* [Exercise description] Extend the passage on extracting place names from semi-formal text, picking up right after its final sentence.

* [Selected passage]
Table 2. Some challenging cases for toponyms extraction in semi-formal text (toponyms are written in bold).

Fig. 2.

Results of Stanford NER models applied on semi-formal text of holiday property description.

Semi-formal text is text lacking the formal structure of the language but follows some pattern or format like product descriptions and advertisements. Although semi-formal text involves some regularity in representing information, this regularity implies some challenges.

In Table 2, cases 1 and 2 show two examples for true toponyms included in a holiday description. Any machine learning approach uses cases 1 and 2 as training samples will annotate ‘Airport’ as a toponym following the same pattern of having a capitalized word followed by a number and the word ‘km’. Furthermore, the state-of-the-art approaches performs poorly on this type of text. Figure  2 shows the results of the application of three of the leading Stanford NER models⁵ on a holiday property description text (see Fig. 1). Regardless of NE classification, even the extraction (determining if a phrase represents a NE or not) is performing poorly. Problems vary between (a) extracting false positives (like ‘Electric’ and ‘Trips’ in Fig. 2a); or (b) missing some true positives (like ‘Sehora da Rocha’ in Fig. 2b, c); or (c) partially extracting the NE (like ‘Sehora da Rocha’ in Figs. 2a and ‘Armacao de Pera’ in Fig. 2b).

Fig. 3.

Traditional approaches versus our approach for NEE and NED.

4 General Approach

Natural language processing (NLP) tasks are commonly composed of a set of chained sub tasks that form the processing pipeline. The residual error produced in these sub tasks propagates, affecting the final process results. In this paper we are concerned with NEE and NED which are two common processes in many NLP applications.

* [Material supplied]

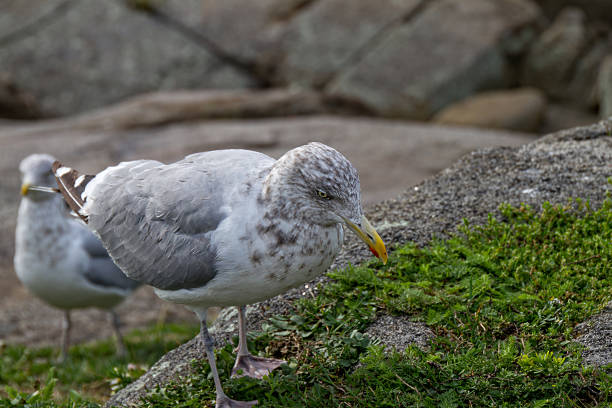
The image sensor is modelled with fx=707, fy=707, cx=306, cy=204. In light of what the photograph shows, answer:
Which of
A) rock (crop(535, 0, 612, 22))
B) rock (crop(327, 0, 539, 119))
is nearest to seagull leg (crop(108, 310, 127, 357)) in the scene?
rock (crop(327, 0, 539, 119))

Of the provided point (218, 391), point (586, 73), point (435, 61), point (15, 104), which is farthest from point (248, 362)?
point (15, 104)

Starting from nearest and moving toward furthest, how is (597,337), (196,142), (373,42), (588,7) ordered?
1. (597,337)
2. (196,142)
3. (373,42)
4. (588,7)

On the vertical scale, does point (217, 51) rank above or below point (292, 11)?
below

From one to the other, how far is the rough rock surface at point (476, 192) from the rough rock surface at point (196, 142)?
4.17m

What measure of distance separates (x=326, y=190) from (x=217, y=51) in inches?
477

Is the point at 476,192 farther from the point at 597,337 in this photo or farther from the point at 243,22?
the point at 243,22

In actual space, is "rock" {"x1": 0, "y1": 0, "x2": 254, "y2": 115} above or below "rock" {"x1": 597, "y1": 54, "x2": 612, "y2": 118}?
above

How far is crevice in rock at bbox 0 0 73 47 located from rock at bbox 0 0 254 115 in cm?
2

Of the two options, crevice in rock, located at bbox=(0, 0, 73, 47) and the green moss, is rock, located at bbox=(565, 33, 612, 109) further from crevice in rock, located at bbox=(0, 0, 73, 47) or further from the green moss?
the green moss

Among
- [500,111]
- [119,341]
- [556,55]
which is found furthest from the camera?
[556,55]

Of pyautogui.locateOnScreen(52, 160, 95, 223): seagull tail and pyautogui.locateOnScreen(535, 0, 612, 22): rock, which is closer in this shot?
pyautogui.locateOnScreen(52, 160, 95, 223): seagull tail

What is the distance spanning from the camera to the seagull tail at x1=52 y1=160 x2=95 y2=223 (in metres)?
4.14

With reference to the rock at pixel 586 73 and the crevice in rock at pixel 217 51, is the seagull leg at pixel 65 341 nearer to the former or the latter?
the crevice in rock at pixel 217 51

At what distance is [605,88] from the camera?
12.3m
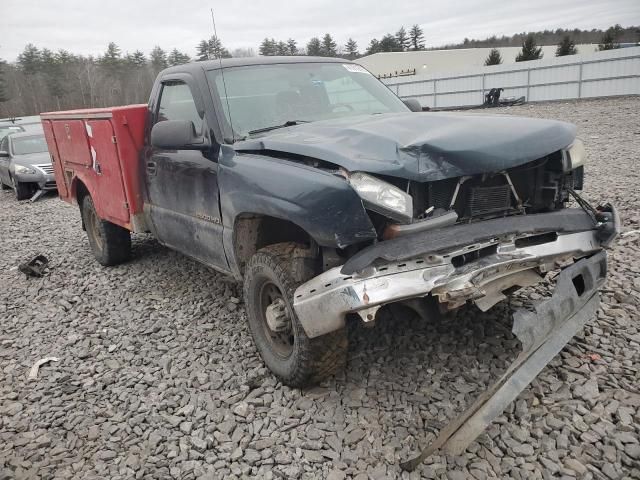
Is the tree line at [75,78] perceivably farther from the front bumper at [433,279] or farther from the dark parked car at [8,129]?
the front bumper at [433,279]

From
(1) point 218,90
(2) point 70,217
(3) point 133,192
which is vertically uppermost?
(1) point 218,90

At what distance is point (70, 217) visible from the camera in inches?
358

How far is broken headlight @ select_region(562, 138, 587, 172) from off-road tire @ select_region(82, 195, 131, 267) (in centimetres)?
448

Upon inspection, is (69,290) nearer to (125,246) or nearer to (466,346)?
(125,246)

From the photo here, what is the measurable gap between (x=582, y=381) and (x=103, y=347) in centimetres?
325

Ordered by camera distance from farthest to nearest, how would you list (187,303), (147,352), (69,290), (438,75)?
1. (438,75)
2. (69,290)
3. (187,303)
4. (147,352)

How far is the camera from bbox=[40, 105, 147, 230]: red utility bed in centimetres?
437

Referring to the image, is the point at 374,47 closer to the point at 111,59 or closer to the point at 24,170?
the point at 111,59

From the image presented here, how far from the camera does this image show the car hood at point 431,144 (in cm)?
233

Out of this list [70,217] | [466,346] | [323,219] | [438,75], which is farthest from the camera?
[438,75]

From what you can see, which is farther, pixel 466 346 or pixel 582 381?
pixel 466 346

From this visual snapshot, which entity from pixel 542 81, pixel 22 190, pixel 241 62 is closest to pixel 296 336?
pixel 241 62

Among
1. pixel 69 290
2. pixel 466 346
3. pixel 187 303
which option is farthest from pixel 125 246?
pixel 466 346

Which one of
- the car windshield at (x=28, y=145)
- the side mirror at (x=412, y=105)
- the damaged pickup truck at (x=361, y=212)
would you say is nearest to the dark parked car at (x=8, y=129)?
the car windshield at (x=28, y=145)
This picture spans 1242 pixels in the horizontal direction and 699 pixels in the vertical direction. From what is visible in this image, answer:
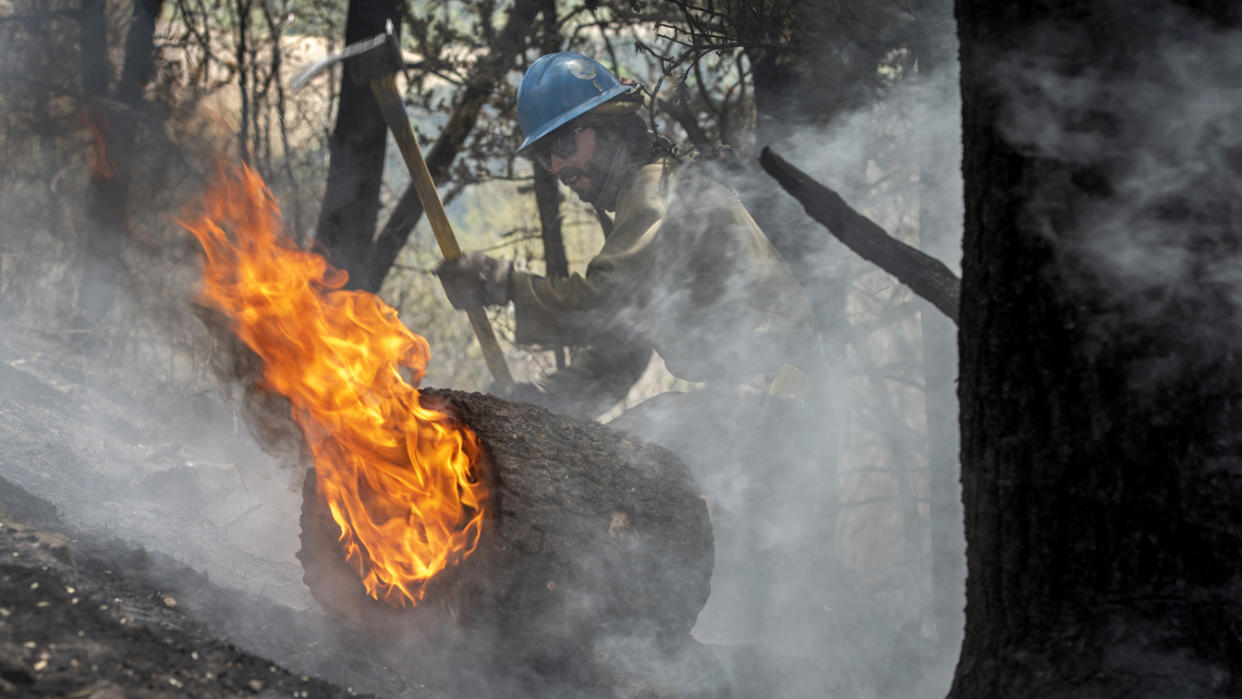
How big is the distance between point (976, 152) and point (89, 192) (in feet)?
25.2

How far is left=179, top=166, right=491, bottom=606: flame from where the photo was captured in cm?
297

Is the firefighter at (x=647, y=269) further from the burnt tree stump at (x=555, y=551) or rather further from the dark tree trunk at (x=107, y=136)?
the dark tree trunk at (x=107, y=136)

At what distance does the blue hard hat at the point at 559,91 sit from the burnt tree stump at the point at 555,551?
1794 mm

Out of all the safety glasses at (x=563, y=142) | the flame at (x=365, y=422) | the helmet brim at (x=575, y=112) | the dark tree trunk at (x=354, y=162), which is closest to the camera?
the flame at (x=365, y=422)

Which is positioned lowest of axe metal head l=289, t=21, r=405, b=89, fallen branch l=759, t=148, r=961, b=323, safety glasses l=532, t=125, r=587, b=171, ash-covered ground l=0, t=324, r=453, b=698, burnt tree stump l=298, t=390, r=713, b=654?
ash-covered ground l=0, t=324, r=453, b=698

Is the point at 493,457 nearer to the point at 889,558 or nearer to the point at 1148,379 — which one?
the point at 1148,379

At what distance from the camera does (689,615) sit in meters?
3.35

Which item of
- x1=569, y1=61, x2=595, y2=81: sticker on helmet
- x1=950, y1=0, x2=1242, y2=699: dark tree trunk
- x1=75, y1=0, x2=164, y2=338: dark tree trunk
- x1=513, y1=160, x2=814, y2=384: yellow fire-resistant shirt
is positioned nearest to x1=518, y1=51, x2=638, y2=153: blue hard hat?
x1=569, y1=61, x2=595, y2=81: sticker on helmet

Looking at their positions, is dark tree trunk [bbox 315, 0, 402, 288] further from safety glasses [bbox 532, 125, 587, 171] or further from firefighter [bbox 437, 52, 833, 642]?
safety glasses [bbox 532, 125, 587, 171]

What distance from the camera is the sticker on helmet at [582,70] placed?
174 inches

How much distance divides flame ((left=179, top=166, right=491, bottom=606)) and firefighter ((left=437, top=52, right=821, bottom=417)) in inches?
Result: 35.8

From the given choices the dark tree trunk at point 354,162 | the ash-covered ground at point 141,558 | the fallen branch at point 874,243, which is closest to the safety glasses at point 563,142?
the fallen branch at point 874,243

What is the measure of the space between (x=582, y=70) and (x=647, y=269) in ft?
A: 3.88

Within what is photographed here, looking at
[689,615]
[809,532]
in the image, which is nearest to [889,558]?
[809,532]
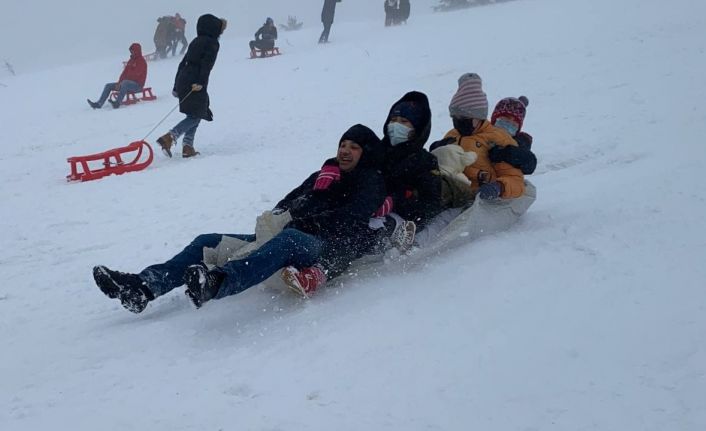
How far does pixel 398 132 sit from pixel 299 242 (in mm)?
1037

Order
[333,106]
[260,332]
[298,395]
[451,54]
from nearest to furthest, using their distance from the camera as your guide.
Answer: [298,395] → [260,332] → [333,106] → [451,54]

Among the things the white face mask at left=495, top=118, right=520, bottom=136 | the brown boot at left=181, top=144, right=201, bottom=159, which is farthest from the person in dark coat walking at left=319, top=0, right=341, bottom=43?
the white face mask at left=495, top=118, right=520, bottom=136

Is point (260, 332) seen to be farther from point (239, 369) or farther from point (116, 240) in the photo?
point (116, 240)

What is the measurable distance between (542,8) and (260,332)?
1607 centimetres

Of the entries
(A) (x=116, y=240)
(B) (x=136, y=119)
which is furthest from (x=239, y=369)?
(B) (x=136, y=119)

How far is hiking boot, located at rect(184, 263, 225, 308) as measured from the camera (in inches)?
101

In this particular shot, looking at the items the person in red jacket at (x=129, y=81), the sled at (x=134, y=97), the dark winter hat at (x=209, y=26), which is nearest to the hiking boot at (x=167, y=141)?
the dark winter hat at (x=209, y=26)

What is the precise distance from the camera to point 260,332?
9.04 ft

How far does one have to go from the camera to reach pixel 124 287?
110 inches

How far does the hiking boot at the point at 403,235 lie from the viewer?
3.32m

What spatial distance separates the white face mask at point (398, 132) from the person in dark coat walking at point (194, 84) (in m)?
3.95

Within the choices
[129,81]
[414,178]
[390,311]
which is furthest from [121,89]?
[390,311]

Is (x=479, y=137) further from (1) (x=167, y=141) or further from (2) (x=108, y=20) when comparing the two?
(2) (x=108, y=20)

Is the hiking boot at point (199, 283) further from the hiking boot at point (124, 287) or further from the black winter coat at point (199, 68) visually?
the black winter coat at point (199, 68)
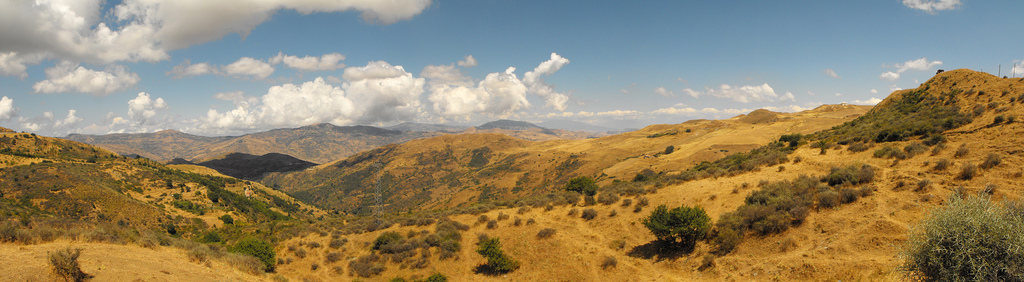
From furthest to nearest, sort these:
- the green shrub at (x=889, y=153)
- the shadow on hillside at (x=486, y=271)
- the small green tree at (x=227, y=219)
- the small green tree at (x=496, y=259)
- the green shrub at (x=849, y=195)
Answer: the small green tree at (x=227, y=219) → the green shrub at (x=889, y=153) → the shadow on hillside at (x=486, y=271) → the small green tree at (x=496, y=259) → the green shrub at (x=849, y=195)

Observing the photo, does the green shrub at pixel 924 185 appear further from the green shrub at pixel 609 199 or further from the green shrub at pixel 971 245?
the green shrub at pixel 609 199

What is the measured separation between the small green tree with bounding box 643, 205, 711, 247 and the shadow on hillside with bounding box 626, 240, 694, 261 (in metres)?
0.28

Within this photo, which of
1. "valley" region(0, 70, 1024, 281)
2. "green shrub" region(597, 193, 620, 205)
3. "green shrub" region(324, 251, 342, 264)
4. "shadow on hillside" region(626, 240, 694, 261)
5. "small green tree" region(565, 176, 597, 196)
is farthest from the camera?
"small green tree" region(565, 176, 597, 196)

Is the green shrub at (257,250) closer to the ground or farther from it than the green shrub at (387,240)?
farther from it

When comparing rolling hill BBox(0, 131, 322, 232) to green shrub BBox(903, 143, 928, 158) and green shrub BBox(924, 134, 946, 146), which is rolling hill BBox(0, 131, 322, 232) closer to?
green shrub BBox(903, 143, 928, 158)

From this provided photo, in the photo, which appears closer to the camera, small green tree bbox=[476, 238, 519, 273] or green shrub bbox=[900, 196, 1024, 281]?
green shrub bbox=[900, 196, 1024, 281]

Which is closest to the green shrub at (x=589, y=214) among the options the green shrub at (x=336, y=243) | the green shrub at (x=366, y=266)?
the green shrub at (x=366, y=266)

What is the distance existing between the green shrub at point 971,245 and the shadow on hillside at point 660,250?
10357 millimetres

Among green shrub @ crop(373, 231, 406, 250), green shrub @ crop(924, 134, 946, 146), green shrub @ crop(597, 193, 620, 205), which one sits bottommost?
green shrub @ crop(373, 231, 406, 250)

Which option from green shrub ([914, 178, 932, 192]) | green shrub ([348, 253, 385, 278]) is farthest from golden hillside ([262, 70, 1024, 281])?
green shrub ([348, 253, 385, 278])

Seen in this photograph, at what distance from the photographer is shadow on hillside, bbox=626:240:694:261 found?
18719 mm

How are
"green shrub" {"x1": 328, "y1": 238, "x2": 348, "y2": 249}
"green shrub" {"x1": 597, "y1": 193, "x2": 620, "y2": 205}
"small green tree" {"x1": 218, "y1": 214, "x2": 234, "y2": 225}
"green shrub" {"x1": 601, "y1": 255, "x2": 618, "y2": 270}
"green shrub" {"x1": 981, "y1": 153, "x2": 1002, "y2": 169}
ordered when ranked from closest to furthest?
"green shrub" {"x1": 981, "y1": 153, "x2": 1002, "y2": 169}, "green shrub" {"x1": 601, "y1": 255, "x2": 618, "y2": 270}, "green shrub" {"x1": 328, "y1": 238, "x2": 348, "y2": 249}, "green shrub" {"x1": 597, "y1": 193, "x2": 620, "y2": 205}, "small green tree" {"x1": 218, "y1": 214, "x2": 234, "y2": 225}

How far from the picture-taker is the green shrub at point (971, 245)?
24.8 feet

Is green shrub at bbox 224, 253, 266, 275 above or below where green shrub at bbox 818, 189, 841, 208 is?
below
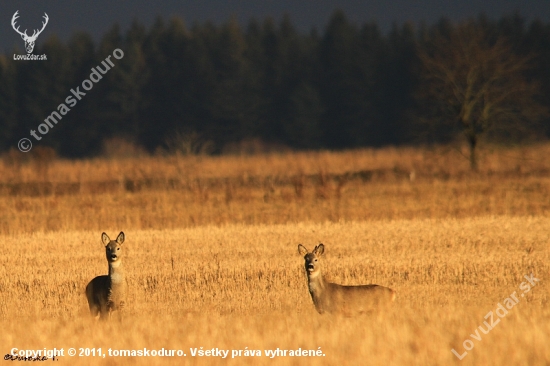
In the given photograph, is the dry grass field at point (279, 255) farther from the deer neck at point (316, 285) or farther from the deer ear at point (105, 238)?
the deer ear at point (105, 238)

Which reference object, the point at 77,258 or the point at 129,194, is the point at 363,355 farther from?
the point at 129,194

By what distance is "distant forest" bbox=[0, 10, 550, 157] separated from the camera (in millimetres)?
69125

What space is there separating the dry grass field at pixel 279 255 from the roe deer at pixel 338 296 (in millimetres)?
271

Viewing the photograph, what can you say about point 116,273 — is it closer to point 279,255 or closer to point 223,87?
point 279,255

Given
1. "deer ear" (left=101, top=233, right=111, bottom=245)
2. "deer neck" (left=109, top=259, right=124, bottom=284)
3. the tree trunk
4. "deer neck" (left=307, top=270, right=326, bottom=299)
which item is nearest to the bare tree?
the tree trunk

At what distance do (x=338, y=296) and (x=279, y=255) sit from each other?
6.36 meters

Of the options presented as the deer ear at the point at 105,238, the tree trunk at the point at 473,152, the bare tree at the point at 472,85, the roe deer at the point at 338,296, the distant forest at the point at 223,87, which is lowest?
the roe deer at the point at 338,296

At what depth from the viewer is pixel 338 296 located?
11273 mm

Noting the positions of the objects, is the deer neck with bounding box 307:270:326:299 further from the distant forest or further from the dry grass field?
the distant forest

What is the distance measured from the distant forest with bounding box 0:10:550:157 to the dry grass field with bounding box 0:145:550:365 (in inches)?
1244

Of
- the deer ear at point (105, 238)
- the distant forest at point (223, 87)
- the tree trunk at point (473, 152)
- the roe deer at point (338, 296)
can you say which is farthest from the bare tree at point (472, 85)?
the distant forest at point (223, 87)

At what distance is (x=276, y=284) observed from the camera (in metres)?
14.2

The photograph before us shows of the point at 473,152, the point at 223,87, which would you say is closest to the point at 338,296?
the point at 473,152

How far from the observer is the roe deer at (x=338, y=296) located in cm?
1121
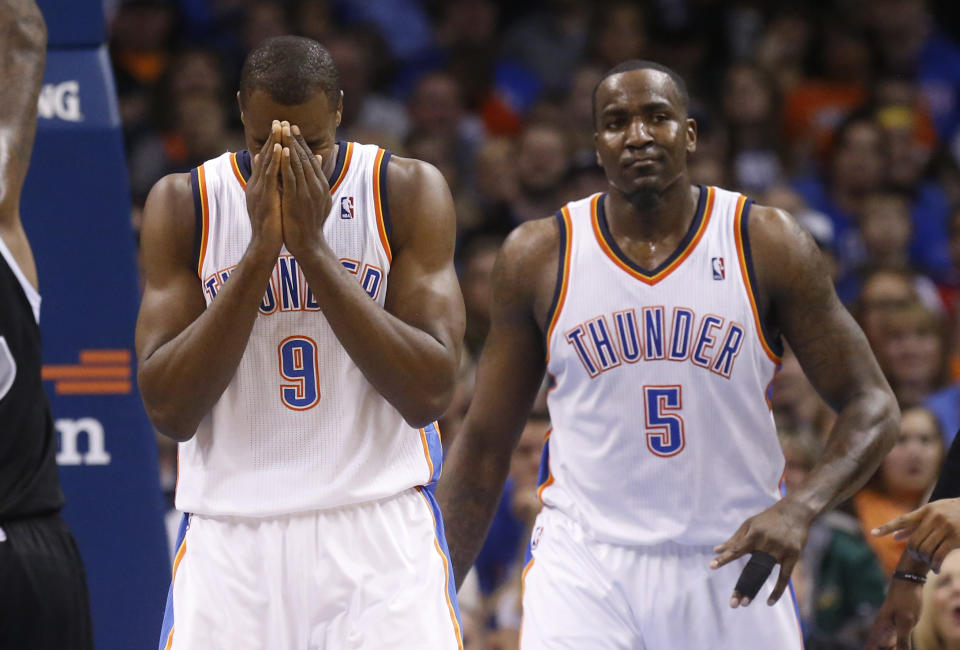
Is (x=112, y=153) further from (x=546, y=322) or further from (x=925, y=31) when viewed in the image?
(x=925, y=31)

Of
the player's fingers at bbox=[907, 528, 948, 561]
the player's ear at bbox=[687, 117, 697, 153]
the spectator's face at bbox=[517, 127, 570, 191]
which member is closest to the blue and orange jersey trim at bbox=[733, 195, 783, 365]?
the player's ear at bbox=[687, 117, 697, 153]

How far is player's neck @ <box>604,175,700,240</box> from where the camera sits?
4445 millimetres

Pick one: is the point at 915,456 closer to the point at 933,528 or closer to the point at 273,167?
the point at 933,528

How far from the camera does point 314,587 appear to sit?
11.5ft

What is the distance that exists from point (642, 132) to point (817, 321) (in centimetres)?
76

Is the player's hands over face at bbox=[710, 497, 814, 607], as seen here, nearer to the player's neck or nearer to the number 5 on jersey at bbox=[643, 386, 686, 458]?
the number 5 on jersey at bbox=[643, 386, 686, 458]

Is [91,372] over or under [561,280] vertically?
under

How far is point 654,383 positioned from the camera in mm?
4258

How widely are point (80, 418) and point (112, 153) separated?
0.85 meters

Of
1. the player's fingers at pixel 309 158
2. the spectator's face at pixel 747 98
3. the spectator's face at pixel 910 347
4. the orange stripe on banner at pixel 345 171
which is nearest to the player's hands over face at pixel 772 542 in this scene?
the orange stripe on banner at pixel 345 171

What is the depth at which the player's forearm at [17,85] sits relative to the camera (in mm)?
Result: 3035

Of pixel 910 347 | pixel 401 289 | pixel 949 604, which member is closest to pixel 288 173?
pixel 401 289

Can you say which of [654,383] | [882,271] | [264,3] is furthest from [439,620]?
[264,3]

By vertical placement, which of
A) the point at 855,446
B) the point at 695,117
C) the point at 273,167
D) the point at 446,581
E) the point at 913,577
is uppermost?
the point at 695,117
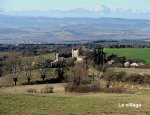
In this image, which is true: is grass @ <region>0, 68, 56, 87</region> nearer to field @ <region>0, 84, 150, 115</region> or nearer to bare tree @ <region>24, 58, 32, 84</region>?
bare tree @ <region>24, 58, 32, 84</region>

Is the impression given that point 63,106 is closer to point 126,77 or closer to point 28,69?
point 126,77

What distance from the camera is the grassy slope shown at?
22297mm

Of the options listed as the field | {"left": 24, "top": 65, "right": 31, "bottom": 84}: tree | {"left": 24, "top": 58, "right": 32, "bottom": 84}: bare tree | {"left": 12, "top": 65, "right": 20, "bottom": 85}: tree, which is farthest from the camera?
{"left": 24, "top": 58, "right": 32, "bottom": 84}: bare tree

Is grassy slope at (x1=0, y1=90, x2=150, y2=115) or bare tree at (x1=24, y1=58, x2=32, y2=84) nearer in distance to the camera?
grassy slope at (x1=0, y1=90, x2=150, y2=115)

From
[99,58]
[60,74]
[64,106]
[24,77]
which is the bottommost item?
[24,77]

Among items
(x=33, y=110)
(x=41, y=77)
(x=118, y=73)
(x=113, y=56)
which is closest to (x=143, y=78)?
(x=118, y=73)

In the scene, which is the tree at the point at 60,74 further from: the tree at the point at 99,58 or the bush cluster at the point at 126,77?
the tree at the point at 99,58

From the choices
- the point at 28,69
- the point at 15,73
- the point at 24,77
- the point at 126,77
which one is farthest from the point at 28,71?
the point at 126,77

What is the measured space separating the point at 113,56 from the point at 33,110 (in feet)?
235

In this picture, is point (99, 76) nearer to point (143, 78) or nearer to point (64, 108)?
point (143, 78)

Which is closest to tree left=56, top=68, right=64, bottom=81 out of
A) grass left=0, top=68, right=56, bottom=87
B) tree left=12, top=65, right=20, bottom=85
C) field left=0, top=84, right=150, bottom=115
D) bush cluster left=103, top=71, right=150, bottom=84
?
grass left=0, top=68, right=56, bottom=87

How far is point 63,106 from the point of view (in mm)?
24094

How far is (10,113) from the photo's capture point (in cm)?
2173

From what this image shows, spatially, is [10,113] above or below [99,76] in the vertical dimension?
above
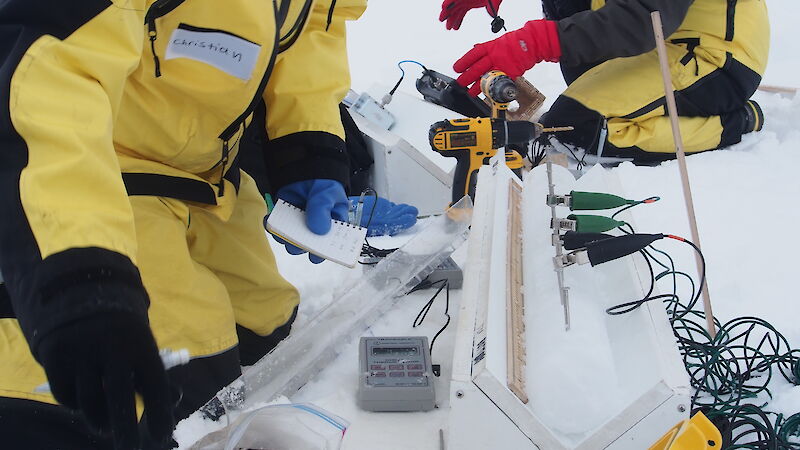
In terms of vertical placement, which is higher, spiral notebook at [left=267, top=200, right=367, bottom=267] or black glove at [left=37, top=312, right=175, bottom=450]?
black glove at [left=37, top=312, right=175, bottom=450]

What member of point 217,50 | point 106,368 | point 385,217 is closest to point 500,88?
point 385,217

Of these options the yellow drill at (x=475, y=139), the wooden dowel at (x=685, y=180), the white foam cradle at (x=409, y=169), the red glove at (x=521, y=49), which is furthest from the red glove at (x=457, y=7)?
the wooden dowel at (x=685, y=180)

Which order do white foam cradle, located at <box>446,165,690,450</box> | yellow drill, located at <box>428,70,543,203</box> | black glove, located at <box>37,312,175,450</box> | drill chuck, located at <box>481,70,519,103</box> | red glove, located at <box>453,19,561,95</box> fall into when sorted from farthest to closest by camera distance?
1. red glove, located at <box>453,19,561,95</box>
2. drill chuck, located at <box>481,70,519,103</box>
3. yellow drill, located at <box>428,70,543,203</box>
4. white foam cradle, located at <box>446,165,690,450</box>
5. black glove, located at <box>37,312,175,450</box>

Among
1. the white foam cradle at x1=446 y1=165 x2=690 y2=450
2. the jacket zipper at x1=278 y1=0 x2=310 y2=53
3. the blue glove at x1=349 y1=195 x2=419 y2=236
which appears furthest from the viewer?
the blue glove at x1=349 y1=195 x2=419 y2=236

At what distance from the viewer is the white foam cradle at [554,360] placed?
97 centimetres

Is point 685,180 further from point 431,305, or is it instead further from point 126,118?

* [Task response]
Let us first formalize the NEE and NED problems. Given a sequence of words (tokens) \(\{w\}=\{w_1, w_2, .. w_n\}\), NEE is the process of identifying sub-lists of words that represents mentions of NEs where mention \(\{m\}=\{w_i, w_{i+1}, .. w_j\}\). The process of NED is to assign \(m\) to one of its possible entities \(\{e\}=\{e_1, e_2, .. e_n\}\). The final output of the two processes is list of pairs \((m,e)\). Figure 4 shows the formalization of the two problems.

We claim that feedback derived from disambiguation would help in improving the extraction and hence the disambiguation. This is the same way we as humans understand text. The capability to successfully understand language requires one to acquire a range of skills including syntax, semantics, and an extensive vocabulary. We try to mimic a human’s way of reasoning to solve the NEE and NED problems. Consider the tweet in Table 1 case 1. One would use syntax knowledge to recognize ‘10/13/2010’ as a date. Furthermore, prior knowledge enables one to recognize ‘Lady Gaga’ and ‘Helsinki’ as a singer name and location name respectively or at least as names if one doesn’t know exactly what they refer to. However, the term ‘Speechless’ involves some ambiguity as it could be an adjective and also could be a name. A feedback clue from ‘Lady Gaga’ would increase one’s certainty that it refers to a song. Even without knowing that ‘Speechless’ is a song of ‘Lady Gaga’, there are sufficient clues to guess with quite high probability that it is a song. The pattern ‘live @’ in association with disambiguating ‘Lady Gaga’ as a singer name and ‘Helsinki’ as a location name, leads to infer ‘Speechless’ as a song.

Although the logical order for a traditional Information Extraction (IE) system is to complete the extraction process before commencing the disambiguation, we start with an initial phase of extraction which aims to achieve high recall (find as many reasonable mention candidates as possible) then we apply the disambiguation for all the extracted possible mentions. Finally we filter those extracted mention candidates into true positives and false positives using features (clues) derived from the results of the disambiguation phase such as KB information and entity coherency. Figure 3 illustrates our general approach.

Fig. 4.

Formalization of NEE and NED problems

Unlike NER systems which extract entities mentions and assign them to one of the predefined categories (like location, person, organization), we focus first on extracting mentions regardless of their categories. We leave this classification to the disambiguation step which links the mention to its real entity.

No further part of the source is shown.